═════ Data section

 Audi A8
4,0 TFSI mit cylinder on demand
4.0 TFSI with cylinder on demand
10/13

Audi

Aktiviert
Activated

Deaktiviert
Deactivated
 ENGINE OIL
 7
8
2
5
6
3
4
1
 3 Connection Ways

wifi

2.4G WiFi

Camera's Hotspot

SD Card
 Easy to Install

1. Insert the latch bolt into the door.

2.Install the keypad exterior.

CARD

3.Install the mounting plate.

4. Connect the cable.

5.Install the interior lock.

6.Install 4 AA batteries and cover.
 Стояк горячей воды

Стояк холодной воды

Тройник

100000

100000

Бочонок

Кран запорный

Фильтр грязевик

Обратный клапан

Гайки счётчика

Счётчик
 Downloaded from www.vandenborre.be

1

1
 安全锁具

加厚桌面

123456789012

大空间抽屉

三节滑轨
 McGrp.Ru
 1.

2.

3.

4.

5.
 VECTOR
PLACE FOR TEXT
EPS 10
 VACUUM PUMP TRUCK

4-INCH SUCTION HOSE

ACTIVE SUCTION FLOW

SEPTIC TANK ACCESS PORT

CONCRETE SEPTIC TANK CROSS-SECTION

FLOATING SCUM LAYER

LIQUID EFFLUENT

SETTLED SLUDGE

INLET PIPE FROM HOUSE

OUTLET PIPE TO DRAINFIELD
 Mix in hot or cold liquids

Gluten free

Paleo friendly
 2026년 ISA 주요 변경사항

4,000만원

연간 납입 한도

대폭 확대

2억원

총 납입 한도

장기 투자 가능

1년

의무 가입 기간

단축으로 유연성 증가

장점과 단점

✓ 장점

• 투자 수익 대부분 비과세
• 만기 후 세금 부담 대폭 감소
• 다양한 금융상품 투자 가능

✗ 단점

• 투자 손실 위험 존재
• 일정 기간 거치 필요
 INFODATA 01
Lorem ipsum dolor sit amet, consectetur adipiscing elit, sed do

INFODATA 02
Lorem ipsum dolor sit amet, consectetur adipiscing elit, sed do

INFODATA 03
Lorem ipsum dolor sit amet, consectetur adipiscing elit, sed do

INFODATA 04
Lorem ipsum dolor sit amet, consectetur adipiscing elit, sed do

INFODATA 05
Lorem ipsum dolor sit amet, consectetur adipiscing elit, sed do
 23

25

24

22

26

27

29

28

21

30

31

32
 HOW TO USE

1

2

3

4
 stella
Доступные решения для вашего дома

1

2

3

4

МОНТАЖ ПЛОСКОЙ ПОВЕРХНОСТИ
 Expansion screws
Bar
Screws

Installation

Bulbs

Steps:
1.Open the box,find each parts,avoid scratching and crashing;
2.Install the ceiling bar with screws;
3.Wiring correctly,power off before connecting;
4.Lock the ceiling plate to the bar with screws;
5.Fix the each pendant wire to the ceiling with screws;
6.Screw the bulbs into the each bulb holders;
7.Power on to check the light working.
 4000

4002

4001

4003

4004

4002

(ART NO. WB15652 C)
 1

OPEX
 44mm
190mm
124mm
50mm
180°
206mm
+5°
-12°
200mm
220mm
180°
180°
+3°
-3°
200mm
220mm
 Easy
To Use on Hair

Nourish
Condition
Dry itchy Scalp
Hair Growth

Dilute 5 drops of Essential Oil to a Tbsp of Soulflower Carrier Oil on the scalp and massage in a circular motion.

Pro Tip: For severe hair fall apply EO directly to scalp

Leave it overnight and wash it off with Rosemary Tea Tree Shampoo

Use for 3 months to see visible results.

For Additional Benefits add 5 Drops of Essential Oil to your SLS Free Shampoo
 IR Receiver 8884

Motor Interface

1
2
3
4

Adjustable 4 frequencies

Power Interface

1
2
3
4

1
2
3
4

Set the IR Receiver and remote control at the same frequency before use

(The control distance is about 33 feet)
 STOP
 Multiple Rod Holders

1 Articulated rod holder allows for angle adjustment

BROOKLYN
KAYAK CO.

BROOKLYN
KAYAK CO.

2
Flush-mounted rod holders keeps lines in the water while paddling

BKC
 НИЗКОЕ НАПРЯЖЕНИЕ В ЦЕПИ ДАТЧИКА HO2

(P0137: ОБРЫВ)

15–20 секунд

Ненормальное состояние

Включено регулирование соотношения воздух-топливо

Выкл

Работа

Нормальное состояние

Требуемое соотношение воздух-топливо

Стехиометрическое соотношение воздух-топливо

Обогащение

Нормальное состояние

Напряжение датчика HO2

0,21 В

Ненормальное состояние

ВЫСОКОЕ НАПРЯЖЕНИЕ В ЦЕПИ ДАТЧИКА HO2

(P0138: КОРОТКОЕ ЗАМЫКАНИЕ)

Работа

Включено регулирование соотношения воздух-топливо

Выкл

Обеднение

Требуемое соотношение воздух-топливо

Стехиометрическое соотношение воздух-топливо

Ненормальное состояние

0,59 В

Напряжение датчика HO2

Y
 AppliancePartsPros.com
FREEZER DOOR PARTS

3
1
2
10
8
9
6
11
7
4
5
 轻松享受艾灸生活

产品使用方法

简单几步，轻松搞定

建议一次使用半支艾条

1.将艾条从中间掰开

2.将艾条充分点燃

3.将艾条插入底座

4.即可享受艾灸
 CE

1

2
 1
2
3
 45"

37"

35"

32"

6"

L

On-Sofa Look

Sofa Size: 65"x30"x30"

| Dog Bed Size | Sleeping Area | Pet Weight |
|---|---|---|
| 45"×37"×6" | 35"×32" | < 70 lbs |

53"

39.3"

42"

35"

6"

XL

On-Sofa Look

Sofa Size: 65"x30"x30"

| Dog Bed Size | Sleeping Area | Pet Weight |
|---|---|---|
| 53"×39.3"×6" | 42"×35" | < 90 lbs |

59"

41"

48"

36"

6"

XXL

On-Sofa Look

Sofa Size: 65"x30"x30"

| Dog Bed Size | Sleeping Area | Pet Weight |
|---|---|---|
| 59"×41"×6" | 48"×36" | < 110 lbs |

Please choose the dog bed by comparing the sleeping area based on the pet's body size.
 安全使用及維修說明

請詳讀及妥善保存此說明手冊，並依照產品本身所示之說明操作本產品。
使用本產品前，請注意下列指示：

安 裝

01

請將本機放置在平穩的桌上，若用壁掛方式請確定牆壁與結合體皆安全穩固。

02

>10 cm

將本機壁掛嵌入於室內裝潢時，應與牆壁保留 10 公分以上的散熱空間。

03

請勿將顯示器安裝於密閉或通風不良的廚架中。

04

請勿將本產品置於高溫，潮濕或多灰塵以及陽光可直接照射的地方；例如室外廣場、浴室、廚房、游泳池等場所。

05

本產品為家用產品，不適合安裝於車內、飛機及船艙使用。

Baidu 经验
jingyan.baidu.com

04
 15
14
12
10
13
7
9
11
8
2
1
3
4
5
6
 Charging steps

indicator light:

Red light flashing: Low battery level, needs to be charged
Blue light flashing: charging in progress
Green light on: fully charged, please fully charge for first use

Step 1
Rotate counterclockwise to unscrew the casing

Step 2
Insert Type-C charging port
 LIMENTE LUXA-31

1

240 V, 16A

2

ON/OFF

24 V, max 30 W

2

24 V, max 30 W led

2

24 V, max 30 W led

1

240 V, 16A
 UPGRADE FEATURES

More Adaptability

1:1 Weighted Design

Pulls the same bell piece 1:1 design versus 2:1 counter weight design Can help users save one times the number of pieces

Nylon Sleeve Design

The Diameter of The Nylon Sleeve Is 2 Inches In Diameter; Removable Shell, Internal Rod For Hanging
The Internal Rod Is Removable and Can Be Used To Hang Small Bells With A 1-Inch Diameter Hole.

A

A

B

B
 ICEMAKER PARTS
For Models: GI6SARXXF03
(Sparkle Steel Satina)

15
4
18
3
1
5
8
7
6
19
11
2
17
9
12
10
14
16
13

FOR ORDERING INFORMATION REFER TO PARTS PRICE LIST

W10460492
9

══════════

-- Assigned task --
Write the records out once more. Change nothing.

-- Result below --
 Audi A8
4,0 TFSI mit cylinder on demand
4.0 TFSI with cylinder on demand
10/13

Audi

Aktiviert
Activated

Deaktiviert
Deactivated
 ENGINE OIL
 7
8
2
5
6
3
4
1
 3 Connection Ways

wifi

2.4G WiFi

Camera's Hotspot

SD Card
 Easy to Install

1. Insert the latch bolt into the door.

2.Install the keypad exterior.

CARD

3.Install the mounting plate.

4. Connect the cable.

5.Install the interior lock.

6.Install 4 AA batteries and cover.
 Стояк горячей воды

Стояк холодной воды

Тройник

100000

100000

Бочонок

Кран запорный

Фильтр грязевик

Обратный клапан

Гайки счётчика

Счётчик
 Downloaded from www.vandenborre.be

1

1
 安全锁具

加厚桌面

123456789012

大空间抽屉

三节滑轨
 McGrp.Ru
 1.

2.

3.

4.

5.
 VECTOR
PLACE FOR TEXT
EPS 10
 VACUUM PUMP TRUCK

4-INCH SUCTION HOSE

ACTIVE SUCTION FLOW

SEPTIC TANK ACCESS PORT

CONCRETE SEPTIC TANK CROSS-SECTION

FLOATING SCUM LAYER

LIQUID EFFLUENT

SETTLED SLUDGE

INLET PIPE FROM HOUSE

OUTLET PIPE TO DRAINFIELD
 Mix in hot or cold liquids

Gluten free

Paleo friendly
 2026년 ISA 주요 변경사항

4,000만원

연간 납입 한도

대폭 확대

2억원

총 납입 한도

장기 투자 가능

1년

의무 가입 기간

단축으로 유연성 증가

장점과 단점

✓ 장점

• 투자 수익 대부분 비과세
• 만기 후 세금 부담 대폭 감소
• 다양한 금융상품 투자 가능

✗ 단점

• 투자 손실 위험 존재
• 일정 기간 거치 필요
 INFODATA 01
Lorem ipsum dolor sit amet, consectetur adipiscing elit, sed do

INFODATA 02
Lorem ipsum dolor sit amet, consectetur adipiscing elit, sed do

INFODATA 03
Lorem ipsum dolor sit amet, consectetur adipiscing elit, sed do

INFODATA 04
Lorem ipsum dolor sit amet, consectetur adipiscing elit, sed do

INFODATA 05
Lorem ipsum dolor sit amet, consectetur adipiscing elit, sed do
 23

25

24

22

26

27

29

28

21

30

31

32
 HOW TO USE

1

2

3

4
 stella
Доступные решения для вашего дома

1

2

3

4

МОНТАЖ ПЛОСКОЙ ПОВЕРХНОСТИ
 Expansion screws
Bar
Screws

Installation

Bulbs

Steps:
1.Open the box,find each parts,avoid scratching and crashing;
2.Install the ceiling bar with screws;
3.Wiring correctly,power off before connecting;
4.Lock the ceiling plate to the bar with screws;
5.Fix the each pendant wire to the ceiling with screws;
6.Screw the bulbs into the each bulb holders;
7.Power on to check the light working.
 4000

4002

4001

4003

4004

4002

(ART NO. WB15652 C)
 1

OPEX
 44mm
190mm
124mm
50mm
180°
206mm
+5°
-12°
200mm
220mm
180°
180°
+3°
-3°
200mm
220mm
 Easy
To Use on Hair

Nourish
Condition
Dry itchy Scalp
Hair Growth

Dilute 5 drops of Essential Oil to a Tbsp of Soulflower Carrier Oil on the scalp and massage in a circular motion.

Pro Tip: For severe hair fall apply EO directly to scalp

Leave it overnight and wash it off with Rosemary Tea Tree Shampoo

Use for 3 months to see visible results.

For Additional Benefits add 5 Drops of Essential Oil to your SLS Free Shampoo
 IR Receiver 8884

Motor Interface

1
2
3
4

Adjustable 4 frequencies

Power Interface

1
2
3
4

1
2
3
4

Set the IR Receiver and remote control at the same frequency before use

(The control distance is about 33 feet)
 STOP
 Multiple Rod Holders

1 Articulated rod holder allows for angle adjustment

BROOKLYN
KAYAK CO.

BROOKLYN
KAYAK CO.

2
Flush-mounted rod holders keeps lines in the water while paddling

BKC
 НИЗКОЕ НАПРЯЖЕНИЕ В ЦЕПИ ДАТЧИКА HO2

(P0137: ОБРЫВ)

15–20 секунд

Ненормальное состояние

Включено регулирование соотношения воздух-топливо

Выкл

Работа

Нормальное состояние

Требуемое соотношение воздух-топливо

Стехиометрическое соотношение воздух-топливо

Обогащение

Нормальное состояние

Напряжение датчика HO2

0,21 В

Ненормальное состояние

ВЫСОКОЕ НАПРЯЖЕНИЕ В ЦЕПИ ДАТЧИКА HO2

(P0138: КОРОТКОЕ ЗАМЫКАНИЕ)

Работа

Включено регулирование соотношения воздух-топливо

Выкл

Обеднение

Требуемое соотношение воздух-топливо

Стехиометрическое соотношение воздух-топливо

Ненормальное состояние

0,59 В

Напряжение датчика HO2

Y
 AppliancePartsPros.com
FREEZER DOOR PARTS

3
1
2
10
8
9
6
11
7
4
5
 轻松享受艾灸生活

产品使用方法

简单几步，轻松搞定

建议一次使用半支艾条

1.将艾条从中间掰开

2.将艾条充分点燃

3.将艾条插入底座

4.即可享受艾灸
 CE

1

2
 1
2
3
 45"

37"

35"

32"

6"

L

On-Sofa Look

Sofa Size: 65"x30"x30"

| Dog Bed Size | Sleeping Area | Pet Weight |
|---|---|---|
| 45"×37"×6" | 35"×32" | < 70 lbs |

53"

39.3"

42"

35"

6"

XL

On-Sofa Look

Sofa Size: 65"x30"x30"

| Dog Bed Size | Sleeping Area | Pet Weight |
|---|---|---|
| 53"×39.3"×6" | 42"×35" | < 90 lbs |

59"

41"

48"

36"

6"

XXL

On-Sofa Look

Sofa Size: 65"x30"x30"

| Dog Bed Size | Sleeping Area | Pet Weight |
|---|---|---|
| 59"×41"×6" | 48"×36" | < 110 lbs |

Please choose the dog bed by comparing the sleeping area based on the pet's body size.
 安全使用及維修說明

請詳讀及妥善保存此說明手冊，並依照產品本身所示之說明操作本產品。
使用本產品前，請注意下列指示：

安 裝

01

請將本機放置在平穩的桌上，若用壁掛方式請確定牆壁與結合體皆安全穩固。

02

>10 cm

將本機壁掛嵌入於室內裝潢時，應與牆壁保留 10 公分以上的散熱空間。

03

請勿將顯示器安裝於密閉或通風不良的廚架中。

04

請勿將本產品置於高溫，潮濕或多灰塵以及陽光可直接照射的地方；例如室外廣場、浴室、廚房、游泳池等場所。

05

本產品為家用產品，不適合安裝於車內、飛機及船艙使用。

Baidu 经验
jingyan.baidu.com

04
 15
14
12
10
13
7
9
11
8
2
1
3
4
5
6
 Charging steps

indicator light:

Red light flashing: Low battery level, needs to be charged
Blue light flashing: charging in progress
Green light on: fully charged, please fully charge for first use

Step 1
Rotate counterclockwise to unscrew the casing

Step 2
Insert Type-C charging port
 LIMENTE LUXA-31

1

240 V, 16A

2

ON/OFF

24 V, max 30 W

2

24 V, max 30 W led

2

24 V, max 30 W led

1

240 V, 16A
 UPGRADE FEATURES

More Adaptability

1:1 Weighted Design

Pulls the same bell piece 1:1 design versus 2:1 counter weight design Can help users save one times the number of pieces

Nylon Sleeve Design

The Diameter of The Nylon Sleeve Is 2 Inches In Diameter; Removable Shell, Internal Rod For Hanging
The Internal Rod Is Removable and Can Be Used To Hang Small Bells With A 1-Inch Diameter Hole.

A

A

B

B
 ICEMAKER PARTS
For Models: GI6SARXXF03
(Sparkle Steel Satina)

15
4
18
3
1
5
8
7
6
19
11
2
17
9
12
10
14
16
13

FOR ORDERING INFORMATION REFER TO PARTS PRICE LIST

W10460492
9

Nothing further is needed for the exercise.